According to SoftLayer Chief Scientist Nathan Day, initial customer activity has come primarily from the oil and gas industry for companies that need to run seismic data workloads. The cloud provider is also seeing interest from the entertainment/media sector and content creators who use graphics processors for what they were originally designed, graphics processing. The science verticals tend to be the typical large HPC user, while on the entertainment and social media side, companies tend to be of the small-to-mid-size variety, or as Day puts it, “they are technically small businesses that are acting like like large enterprises in terms of their IT needs.”
Day expects that the hybrid HPC offering will pull in a lot of customers who need the power of GPUs to run their workloads. To that end, the use case is any application that can take advantage of the GPU. Likely candidates will come from the scientific, number-crunching domain, or the graphics processing, video transcoding, and content creation arena, Day says.
When asked what sets apart their offering from others in the space, Day was quick to point out the benefits of a bare metal solution for HPC users. “So they don’t have to pay the hypervisor tax,” he comments.
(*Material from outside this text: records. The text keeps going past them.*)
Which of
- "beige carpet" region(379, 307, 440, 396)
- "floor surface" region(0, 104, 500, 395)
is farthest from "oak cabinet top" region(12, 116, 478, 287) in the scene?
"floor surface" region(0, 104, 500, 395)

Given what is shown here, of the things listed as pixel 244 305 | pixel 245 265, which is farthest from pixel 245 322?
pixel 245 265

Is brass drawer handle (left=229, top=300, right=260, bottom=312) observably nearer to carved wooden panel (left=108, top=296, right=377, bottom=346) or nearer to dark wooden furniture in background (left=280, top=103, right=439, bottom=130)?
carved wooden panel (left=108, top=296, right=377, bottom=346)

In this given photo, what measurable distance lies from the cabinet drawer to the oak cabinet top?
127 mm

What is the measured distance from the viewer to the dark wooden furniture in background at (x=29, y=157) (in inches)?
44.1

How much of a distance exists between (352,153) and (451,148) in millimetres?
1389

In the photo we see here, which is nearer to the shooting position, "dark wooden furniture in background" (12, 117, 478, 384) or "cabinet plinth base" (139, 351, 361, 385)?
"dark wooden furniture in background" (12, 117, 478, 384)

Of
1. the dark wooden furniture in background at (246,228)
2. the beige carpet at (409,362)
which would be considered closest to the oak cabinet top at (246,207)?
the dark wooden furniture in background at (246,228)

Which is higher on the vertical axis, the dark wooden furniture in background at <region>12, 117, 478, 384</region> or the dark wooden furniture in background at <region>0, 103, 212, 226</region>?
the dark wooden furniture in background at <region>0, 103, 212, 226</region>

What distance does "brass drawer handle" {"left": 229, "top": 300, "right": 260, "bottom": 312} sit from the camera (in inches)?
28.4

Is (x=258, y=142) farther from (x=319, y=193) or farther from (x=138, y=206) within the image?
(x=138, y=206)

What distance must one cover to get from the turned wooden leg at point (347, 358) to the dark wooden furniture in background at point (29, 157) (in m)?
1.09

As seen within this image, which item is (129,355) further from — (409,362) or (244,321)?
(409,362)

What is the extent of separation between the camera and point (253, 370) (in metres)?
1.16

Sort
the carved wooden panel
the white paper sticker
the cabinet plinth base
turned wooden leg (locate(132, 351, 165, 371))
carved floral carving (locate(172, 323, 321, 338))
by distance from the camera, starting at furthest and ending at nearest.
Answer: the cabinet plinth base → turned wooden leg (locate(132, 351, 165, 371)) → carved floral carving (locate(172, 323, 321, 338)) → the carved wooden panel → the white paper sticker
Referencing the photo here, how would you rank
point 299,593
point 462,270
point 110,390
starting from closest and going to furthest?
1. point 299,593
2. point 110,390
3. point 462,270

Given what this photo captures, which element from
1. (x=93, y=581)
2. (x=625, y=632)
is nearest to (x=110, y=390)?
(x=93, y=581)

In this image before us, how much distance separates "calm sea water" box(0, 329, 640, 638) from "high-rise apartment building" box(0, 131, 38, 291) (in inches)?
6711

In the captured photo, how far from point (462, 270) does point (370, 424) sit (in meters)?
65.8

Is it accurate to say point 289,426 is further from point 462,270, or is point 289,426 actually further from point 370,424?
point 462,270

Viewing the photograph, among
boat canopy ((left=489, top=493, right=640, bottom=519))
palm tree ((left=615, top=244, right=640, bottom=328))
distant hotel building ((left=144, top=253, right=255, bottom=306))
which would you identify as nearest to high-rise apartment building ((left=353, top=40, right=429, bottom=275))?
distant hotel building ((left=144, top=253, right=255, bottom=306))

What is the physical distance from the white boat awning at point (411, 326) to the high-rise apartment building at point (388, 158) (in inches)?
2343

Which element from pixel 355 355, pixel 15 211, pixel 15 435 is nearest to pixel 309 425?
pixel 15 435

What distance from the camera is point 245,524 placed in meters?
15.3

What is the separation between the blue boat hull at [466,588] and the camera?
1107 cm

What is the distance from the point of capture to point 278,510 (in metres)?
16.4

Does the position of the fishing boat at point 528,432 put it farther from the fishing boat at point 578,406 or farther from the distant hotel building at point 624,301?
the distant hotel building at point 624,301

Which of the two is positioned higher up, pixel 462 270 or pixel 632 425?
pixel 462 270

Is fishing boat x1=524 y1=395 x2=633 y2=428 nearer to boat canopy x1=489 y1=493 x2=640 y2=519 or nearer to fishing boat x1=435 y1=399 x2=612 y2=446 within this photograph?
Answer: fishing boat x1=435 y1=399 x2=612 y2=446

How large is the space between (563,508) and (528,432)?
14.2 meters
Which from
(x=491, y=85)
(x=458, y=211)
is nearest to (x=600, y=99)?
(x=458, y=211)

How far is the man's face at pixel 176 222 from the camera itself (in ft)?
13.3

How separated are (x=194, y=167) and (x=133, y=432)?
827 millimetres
While Day credits Amazon Web Services with helping to popularize cloud computing, he notes that Amazon only offers virtual cycles; it does not provide the raw access to hardware of a dedicated solution.
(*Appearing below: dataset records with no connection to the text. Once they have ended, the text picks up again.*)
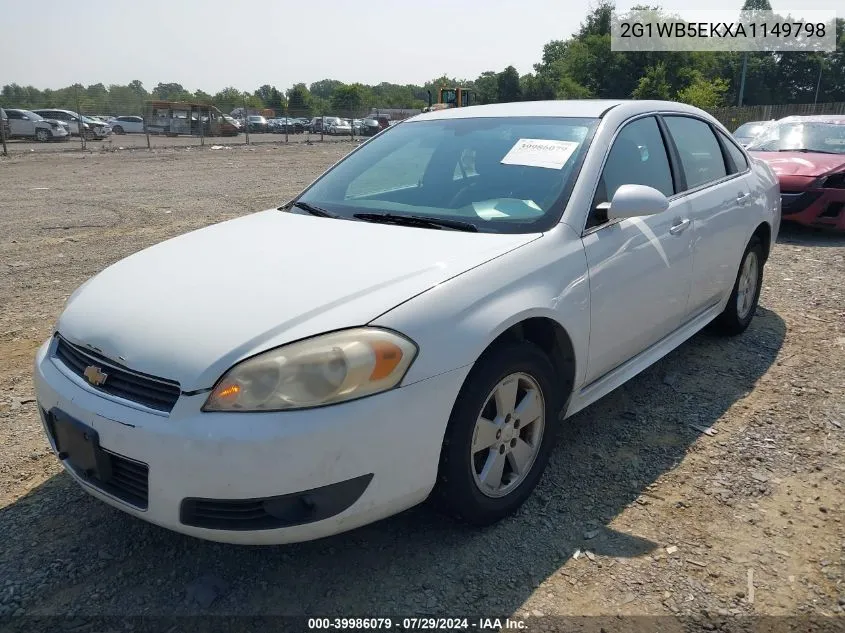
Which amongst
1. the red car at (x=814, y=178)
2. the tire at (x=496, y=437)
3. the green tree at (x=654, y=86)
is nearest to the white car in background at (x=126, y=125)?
the green tree at (x=654, y=86)

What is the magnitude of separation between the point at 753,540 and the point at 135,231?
7.72m

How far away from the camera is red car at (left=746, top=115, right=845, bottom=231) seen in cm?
792

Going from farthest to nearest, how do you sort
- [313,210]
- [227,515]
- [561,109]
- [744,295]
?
[744,295] < [561,109] < [313,210] < [227,515]

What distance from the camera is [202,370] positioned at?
2006mm

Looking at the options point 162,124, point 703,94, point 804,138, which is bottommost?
point 804,138

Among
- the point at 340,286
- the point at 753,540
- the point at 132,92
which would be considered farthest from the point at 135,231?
the point at 132,92

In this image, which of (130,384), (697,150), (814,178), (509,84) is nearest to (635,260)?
(697,150)

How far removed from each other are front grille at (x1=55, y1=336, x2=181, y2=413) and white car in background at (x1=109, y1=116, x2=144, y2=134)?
4414 centimetres

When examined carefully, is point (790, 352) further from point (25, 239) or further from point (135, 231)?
point (25, 239)

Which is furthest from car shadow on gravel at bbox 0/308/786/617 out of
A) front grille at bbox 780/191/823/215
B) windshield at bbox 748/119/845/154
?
windshield at bbox 748/119/845/154

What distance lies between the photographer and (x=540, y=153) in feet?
10.2

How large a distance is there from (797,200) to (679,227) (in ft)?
18.4

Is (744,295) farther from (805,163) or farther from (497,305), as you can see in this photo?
(805,163)

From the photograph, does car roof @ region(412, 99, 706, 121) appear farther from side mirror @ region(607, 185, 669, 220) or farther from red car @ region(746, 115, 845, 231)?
red car @ region(746, 115, 845, 231)
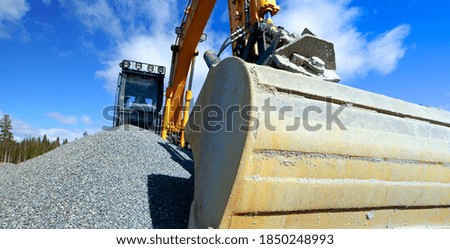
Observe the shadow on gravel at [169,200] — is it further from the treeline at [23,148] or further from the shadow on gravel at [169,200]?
the treeline at [23,148]

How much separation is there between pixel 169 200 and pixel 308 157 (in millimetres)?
1254

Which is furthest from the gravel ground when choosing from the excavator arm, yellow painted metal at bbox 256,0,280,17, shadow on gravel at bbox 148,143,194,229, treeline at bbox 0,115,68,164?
treeline at bbox 0,115,68,164

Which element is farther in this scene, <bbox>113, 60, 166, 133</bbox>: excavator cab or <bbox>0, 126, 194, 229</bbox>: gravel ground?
<bbox>113, 60, 166, 133</bbox>: excavator cab

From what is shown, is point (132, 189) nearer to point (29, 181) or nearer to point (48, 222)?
point (48, 222)

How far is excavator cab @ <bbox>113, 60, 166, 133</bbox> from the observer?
287 inches

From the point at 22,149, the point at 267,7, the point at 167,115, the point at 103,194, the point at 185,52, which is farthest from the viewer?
the point at 22,149

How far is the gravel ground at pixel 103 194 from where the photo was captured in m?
2.02

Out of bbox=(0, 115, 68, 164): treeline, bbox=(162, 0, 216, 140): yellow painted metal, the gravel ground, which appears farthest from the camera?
bbox=(0, 115, 68, 164): treeline

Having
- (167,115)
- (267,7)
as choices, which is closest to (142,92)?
(167,115)

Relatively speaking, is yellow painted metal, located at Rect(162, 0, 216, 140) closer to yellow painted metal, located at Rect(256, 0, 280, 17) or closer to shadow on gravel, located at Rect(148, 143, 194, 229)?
yellow painted metal, located at Rect(256, 0, 280, 17)

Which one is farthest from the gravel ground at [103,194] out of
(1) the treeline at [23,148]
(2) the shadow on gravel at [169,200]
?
(1) the treeline at [23,148]

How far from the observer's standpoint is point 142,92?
7570 millimetres

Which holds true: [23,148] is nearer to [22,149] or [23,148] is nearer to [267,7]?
[22,149]

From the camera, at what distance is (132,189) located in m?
2.39
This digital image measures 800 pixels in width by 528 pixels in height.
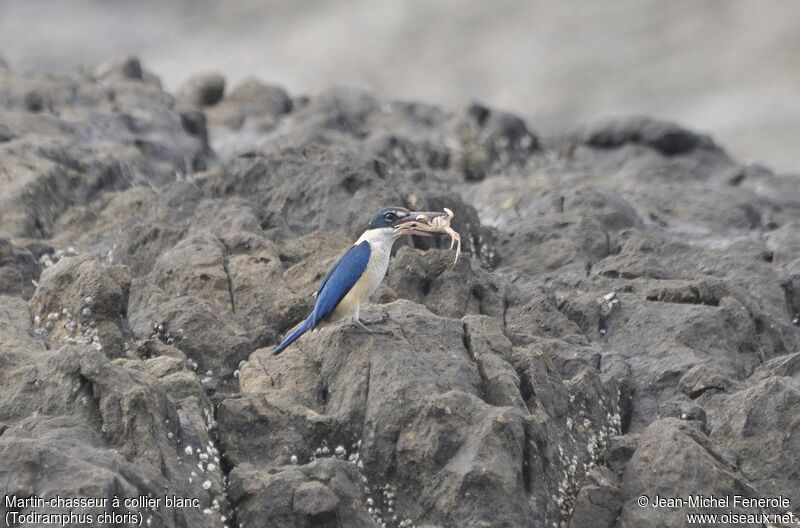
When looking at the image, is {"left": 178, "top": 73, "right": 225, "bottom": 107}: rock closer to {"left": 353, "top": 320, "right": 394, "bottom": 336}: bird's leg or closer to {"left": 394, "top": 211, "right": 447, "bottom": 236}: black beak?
{"left": 394, "top": 211, "right": 447, "bottom": 236}: black beak

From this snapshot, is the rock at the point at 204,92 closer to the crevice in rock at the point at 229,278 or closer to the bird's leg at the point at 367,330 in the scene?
the crevice in rock at the point at 229,278

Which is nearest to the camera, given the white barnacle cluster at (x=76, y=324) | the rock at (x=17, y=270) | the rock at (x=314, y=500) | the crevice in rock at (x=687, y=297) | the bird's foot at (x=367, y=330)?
the rock at (x=314, y=500)

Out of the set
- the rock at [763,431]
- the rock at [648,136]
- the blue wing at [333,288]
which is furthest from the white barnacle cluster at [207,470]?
the rock at [648,136]

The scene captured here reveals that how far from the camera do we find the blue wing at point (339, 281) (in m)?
13.5

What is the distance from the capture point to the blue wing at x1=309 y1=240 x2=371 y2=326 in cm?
1345

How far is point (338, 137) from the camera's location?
29547mm

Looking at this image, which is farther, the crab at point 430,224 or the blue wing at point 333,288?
the crab at point 430,224

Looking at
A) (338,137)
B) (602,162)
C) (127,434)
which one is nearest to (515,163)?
(602,162)

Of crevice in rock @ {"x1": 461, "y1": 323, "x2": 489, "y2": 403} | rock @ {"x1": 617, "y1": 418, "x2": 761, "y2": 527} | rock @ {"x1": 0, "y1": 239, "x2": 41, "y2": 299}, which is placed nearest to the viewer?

Another plus for customers, Day says, is SoftLayer’s wide variety of offerings and configurations. He also mentions the company’s global reach. Datacenter facilities in Dallas, Seattle, Washington DC, Houston, San Jose, Amsterdam, and Singapore are all integrated into the SoftLayer network, which provides customers with over 2,000 Gbps of connectivity between 13 datacenters and 16 points of presence (PoPs). Additional PoPs include Hong Kong, Tokyo, Los Angeles, Denver, Chicago, New York, Atlanta, Miami, London and Frankfurt. The geographically-dispersed approach was designed to bring connectivity closer to the user, which brings us to our next topic, latency.
It’s no surprise that HPC usually entails substantial data sets. Day says that it’s common to see data sets on the order of hundreds of GBs, which need to be moved into the cloud for processing. While SoftLayer’s robust network helps address latency concerns, it often makes more sense to transfer the data on a hard drive rather than deal with long upload times. For customers that are set up to perform deltas from the initial datasets, it’s mainly the initial setup that presents a challenge. Regardless, Day says it’s relatively easy to ship the data if necessary, which is exactly what their first HPC customer did. Subsequent customers are still doing calculations on how long the data transfer will take.
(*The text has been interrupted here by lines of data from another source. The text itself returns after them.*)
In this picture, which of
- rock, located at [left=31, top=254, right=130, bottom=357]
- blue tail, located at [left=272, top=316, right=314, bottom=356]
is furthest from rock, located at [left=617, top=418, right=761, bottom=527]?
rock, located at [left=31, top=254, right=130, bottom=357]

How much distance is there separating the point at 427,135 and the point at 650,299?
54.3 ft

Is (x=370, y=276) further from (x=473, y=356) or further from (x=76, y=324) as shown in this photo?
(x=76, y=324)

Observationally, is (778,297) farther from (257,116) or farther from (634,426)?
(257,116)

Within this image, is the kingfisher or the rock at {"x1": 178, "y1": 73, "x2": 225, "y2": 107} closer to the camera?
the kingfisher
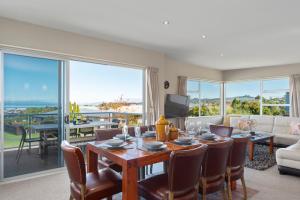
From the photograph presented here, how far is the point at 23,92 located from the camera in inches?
139

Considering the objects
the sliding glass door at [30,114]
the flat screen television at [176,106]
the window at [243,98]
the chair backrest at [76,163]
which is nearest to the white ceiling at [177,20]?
the sliding glass door at [30,114]

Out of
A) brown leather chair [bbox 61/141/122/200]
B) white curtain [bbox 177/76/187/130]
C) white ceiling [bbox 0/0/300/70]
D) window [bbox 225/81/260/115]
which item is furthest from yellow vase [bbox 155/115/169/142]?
window [bbox 225/81/260/115]

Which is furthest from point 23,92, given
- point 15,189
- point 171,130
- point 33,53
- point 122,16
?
point 171,130

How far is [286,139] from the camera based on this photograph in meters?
5.48

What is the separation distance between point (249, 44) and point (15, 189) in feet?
16.9

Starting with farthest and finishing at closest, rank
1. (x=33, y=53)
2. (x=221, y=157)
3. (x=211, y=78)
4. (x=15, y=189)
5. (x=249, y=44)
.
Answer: (x=211, y=78), (x=249, y=44), (x=33, y=53), (x=15, y=189), (x=221, y=157)

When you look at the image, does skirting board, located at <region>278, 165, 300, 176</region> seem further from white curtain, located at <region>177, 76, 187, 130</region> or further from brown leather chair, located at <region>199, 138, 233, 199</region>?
white curtain, located at <region>177, 76, 187, 130</region>

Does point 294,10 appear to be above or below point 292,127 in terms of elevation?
above

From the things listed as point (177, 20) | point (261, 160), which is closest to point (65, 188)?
point (177, 20)

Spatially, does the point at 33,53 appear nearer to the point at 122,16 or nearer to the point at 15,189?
the point at 122,16

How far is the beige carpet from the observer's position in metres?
2.85

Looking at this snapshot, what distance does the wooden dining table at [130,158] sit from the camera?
188 centimetres

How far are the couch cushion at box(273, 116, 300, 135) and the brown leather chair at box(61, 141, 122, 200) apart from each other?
5.64 m

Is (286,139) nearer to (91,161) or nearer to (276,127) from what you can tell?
(276,127)
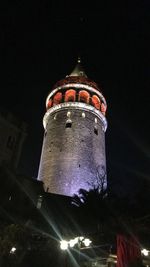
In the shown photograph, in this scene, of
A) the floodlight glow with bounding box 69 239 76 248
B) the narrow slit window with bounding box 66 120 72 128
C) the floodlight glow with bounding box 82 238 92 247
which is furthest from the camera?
the narrow slit window with bounding box 66 120 72 128

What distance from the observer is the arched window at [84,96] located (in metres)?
34.3

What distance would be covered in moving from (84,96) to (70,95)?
160 cm

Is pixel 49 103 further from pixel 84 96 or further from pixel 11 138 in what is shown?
pixel 11 138

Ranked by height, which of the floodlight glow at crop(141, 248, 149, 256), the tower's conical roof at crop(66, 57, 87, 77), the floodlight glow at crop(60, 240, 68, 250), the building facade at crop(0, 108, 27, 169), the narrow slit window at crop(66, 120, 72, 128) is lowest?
the floodlight glow at crop(141, 248, 149, 256)

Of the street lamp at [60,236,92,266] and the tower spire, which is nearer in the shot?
the street lamp at [60,236,92,266]

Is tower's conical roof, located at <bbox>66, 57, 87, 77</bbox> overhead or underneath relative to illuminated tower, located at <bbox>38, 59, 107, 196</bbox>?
overhead

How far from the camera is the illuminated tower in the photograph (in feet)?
→ 91.6

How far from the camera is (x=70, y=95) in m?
35.2

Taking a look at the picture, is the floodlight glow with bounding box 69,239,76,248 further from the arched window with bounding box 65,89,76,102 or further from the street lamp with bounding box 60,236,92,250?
the arched window with bounding box 65,89,76,102

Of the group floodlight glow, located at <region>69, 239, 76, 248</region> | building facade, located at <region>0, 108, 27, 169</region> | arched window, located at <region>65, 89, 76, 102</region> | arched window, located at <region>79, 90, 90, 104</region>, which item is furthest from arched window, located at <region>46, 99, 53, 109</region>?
floodlight glow, located at <region>69, 239, 76, 248</region>

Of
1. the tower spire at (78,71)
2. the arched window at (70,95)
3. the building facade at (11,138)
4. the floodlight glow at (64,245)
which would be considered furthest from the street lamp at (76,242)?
the tower spire at (78,71)

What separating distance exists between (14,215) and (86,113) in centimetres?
1661

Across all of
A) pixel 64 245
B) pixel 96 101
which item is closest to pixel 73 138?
pixel 96 101

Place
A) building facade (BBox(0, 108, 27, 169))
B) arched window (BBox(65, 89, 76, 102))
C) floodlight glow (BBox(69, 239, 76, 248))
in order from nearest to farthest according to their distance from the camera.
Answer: floodlight glow (BBox(69, 239, 76, 248)) → building facade (BBox(0, 108, 27, 169)) → arched window (BBox(65, 89, 76, 102))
When asked the pivotal cloud question, why is it better to rent versus buy, Day responded that he expects to see a lot of project use initially as people start adapting to the model. “It’s certainly easier to come to SoftLayer and get a fleet of servers with GPUs for a few months than it is that go purchase them outright, put them in a datacenter and pay for all the care and feeding that goes along with having servers in the datacenter,” he says, adding the well-known cloud adage: “it basically takes what was a capital expense and makes it an operational expense to get the compute power to handle these workloads.”